If approved, the one mill increase would take a home valued at $150,000, with a taxable value of $75,000, and would assess the owner an additional $75 a year, or 21 cents per day, said Kindle.

The second issue on the May 7 ballot is a Headlee Amendment override. Parks said the current operating millage is 18-mills, but the district currently does not receive the full amount because the rate is reduced when annual growth on existing property is greater than the rate of inflation, due to the Headlee Override Proposition.

A Headlee override will return the millage to the 18 mills originally authorized by the community.

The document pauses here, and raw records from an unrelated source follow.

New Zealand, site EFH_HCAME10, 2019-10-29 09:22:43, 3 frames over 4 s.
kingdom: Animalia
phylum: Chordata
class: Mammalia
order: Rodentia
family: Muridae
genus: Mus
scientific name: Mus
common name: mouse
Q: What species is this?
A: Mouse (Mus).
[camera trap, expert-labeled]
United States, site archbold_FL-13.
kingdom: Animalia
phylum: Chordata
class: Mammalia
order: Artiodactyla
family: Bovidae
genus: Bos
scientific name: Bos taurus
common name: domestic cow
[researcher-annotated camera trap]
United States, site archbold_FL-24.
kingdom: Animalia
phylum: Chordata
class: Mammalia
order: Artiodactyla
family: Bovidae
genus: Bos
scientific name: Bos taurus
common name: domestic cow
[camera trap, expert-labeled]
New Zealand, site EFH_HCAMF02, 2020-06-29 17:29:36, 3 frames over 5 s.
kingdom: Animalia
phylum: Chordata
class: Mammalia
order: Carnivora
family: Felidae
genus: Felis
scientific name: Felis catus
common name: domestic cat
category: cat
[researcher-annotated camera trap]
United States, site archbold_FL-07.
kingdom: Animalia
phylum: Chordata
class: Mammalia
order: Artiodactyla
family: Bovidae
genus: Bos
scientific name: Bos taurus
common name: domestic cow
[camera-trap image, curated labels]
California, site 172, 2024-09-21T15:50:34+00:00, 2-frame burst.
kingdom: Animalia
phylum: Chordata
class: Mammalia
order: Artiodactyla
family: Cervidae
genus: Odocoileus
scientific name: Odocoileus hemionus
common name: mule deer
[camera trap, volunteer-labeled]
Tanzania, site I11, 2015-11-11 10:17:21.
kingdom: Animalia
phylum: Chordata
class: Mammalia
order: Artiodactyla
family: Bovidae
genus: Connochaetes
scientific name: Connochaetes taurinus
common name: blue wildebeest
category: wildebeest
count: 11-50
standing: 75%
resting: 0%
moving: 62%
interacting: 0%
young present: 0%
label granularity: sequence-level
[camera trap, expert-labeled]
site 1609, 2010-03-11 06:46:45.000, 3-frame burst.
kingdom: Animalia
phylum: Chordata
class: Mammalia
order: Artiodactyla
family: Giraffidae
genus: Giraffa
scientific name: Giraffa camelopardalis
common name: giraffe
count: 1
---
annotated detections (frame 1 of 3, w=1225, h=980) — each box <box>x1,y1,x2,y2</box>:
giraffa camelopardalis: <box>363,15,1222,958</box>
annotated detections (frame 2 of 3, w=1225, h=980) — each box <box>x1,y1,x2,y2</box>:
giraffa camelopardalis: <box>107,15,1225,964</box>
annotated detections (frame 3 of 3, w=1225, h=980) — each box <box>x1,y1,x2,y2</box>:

Restoring the levy to the full 18 mills could generate an additional $45,000 a year, said Assistant Superintendent Russ Parks.

Carman-Ainsworth has 18 mills, that generates approximately $6,450,000 in revenue, but in 2018, a Headlee Override reduced mills by .1314, losing $45,000 in revenue, he said.

When Michigan voters approve Proposal A in 1994, it established a statutory rate of 18 mills for non-homestead, that goes directly to the schools. This is assessed only on businesses, rental properties and vacation homes.

Parks said in 2018, the district had a Headlee Override – which happens when taxable values go up over the rate of inflation. The override is a rollback on the rate of inflation. This rollback caused the reduction in the 18 mills, thus creating a $45,000 loss in revenue.

With the May 7 election, the district is proposing the millage be set at 20 mills – which gives it the rolled back amount of 17.8686 mills, plus 2.1314 mills to equal 20 mills. This way, when a rollback happens it comes off the 20 mills, then Proposal A sets the millage at the 18-mill cap — making it so Carman-Ainsworth schools keeps the $45,000 annually it would lose due to the Headlee Amendment.

“When the inflation rate goes up, it means the economy is getting better,” said Parks. “We could have another Headlee override next year, which would mean the loss of another $45,000-$50,000. Obviously, if we keep doing that, that’s some significant dollars.”

Parks said by asking to go above 18 mills, the district won’t have to keep going back to the people for a vote to override the Headless Amendment, to ask for a vote. Regardless of how high that millage amount is set, by law the district can only collect the maximum of 18-mills.